Wisconsin state leader, Fonkem, sums it up: “I am an environmentalist because being one is a part of fighting for every other cause.”
But striking is not something all students can easily participate in. Some student leaders cite strict attendance policies that impact course completion and graduation. Others may worry about being penalized for being outspoken or missing too much class. California strike co-organizer Jessie Parks says students at his school had trouble with a teacher who refused to accept an important assignment from those who participated in the nationwide walkout for gun violence awareness last April.
Plus, truancy laws disproportionately impact students of color, Parks points out. “We don’t have the privilege that our White counterparts have because we [could] be, I guess you could say, punished more.”
Strike leaders are trying to lower the barriers to participation in their states. “For Hawai’i, I purposefully scheduled the protest to be after school,” Pegram says.

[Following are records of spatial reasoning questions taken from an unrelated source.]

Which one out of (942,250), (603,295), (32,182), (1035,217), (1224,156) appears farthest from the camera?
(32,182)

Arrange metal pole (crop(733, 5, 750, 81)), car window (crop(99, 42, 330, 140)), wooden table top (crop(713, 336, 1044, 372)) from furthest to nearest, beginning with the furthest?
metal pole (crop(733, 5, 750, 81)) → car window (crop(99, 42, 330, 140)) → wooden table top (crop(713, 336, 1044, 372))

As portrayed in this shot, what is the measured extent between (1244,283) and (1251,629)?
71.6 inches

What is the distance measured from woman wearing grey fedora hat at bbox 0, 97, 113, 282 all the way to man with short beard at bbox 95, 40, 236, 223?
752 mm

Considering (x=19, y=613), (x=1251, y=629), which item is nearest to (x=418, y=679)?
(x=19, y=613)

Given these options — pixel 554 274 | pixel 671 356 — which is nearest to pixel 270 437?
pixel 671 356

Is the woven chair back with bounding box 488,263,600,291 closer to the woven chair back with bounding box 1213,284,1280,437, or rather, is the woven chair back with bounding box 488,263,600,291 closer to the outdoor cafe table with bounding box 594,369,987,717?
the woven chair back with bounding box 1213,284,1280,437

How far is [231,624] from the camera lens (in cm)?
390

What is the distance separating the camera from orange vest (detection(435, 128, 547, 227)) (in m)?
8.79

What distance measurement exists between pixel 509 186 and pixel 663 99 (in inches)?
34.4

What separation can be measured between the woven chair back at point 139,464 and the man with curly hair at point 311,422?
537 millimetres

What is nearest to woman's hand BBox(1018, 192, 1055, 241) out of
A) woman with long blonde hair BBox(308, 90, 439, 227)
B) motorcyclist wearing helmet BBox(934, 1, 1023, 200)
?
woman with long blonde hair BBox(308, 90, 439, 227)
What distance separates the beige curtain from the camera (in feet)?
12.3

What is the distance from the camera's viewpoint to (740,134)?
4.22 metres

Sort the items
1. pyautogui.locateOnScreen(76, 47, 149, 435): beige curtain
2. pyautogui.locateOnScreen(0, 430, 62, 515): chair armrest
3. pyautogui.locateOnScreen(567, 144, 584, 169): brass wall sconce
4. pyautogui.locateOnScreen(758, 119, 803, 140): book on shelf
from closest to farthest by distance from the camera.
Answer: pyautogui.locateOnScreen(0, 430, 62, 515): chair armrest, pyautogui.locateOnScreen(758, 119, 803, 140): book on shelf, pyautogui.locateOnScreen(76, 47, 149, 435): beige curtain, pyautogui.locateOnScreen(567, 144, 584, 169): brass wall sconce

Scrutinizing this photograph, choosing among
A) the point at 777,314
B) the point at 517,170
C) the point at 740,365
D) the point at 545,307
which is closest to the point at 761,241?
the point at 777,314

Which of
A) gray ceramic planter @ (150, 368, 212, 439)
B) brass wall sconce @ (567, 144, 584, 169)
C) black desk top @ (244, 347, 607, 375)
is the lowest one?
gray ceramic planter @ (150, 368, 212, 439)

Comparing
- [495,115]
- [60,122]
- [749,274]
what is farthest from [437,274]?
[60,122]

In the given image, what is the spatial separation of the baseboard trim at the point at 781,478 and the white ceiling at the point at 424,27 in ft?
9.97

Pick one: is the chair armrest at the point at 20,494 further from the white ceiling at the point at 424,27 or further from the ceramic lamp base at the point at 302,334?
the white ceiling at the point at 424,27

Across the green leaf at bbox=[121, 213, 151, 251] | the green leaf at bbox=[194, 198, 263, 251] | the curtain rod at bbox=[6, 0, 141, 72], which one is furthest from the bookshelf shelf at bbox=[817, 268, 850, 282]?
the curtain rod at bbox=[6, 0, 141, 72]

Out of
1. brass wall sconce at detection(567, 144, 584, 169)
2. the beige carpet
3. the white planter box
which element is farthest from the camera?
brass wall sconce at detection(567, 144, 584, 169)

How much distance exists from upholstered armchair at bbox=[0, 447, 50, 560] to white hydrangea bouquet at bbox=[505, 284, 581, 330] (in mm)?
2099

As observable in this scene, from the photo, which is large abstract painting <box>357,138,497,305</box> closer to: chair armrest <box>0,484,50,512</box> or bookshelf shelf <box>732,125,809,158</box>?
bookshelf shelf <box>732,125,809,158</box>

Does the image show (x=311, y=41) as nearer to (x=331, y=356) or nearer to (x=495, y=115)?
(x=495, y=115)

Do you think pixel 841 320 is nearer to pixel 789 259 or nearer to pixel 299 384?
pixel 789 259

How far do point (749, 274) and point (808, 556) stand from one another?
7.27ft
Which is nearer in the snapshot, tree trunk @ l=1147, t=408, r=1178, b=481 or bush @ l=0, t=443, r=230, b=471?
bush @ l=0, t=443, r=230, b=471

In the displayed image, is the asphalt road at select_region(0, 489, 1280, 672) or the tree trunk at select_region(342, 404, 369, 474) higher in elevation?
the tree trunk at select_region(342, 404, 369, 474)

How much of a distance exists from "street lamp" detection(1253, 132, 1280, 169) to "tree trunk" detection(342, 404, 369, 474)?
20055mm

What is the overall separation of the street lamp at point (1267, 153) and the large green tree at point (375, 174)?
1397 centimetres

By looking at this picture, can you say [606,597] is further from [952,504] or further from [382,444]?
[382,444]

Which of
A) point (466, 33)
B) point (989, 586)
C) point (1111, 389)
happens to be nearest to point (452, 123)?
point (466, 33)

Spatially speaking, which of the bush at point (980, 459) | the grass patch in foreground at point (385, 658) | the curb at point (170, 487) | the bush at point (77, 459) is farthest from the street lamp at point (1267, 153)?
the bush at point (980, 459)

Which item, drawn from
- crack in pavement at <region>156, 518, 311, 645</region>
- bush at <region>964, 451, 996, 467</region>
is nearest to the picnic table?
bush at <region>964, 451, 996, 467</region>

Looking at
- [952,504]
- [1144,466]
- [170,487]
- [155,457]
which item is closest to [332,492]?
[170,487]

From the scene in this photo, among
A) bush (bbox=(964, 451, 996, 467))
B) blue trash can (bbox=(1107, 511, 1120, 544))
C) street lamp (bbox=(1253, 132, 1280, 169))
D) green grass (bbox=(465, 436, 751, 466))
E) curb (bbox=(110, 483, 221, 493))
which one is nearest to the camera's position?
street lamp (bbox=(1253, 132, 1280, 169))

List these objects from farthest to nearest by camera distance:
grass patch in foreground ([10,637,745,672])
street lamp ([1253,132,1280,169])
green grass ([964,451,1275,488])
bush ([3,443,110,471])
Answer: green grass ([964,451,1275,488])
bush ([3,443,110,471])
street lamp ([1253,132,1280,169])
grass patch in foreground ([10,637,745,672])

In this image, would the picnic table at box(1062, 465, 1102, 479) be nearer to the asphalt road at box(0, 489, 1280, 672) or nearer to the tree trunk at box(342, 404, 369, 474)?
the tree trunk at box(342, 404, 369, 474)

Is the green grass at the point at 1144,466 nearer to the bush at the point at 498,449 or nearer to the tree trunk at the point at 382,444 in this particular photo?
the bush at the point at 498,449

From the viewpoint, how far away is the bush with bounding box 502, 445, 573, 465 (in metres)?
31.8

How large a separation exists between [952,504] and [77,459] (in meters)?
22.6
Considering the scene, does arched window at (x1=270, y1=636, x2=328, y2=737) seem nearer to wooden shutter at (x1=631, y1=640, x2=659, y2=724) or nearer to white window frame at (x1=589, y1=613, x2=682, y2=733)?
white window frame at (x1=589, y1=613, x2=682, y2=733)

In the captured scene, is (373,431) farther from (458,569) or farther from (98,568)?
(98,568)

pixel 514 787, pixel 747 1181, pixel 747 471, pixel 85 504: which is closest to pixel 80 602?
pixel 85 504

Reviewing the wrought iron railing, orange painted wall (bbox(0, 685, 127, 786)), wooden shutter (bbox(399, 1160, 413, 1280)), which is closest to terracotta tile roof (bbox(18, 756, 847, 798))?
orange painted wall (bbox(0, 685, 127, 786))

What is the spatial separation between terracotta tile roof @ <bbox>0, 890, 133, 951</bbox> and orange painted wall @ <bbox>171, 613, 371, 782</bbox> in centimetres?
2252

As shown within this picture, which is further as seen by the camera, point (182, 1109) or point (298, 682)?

In Wisconsin, Fonkem is organizing a bussing plan to bring students from around the state to Madison, which national fundraising efforts will help pay for. Other initiatives, like sign-making events, ensure that students do not have to spend much money out of pocket. And those unable to strike that day are encouraged to wear green in solidarity.
At her high school in Connecticut, Ortoleva is recruiting the small environmental club she started last August to join her on strike day. Right now, the club is working on a pollinator garden. But on March 15, many of the club’s students will join other students across the state at the legislative office building in Hartford, while students in upward of 70 cities around the country do the same.
Ortoleva says being part of a group mobilizing students across thousands of miles is both inspiring and powerful. “When it comes down to it, I feel like there is leadership flowing through my veins,” she says.
“Our generation is the most diverse in American history, and our identities combined with our access to information has made us more cognizant than ever about the world around us,” Fonkem continues. “All of us organizing are here because we care, regardless of race. But having a diverse face at the forefront is a demonstration of the new generation.”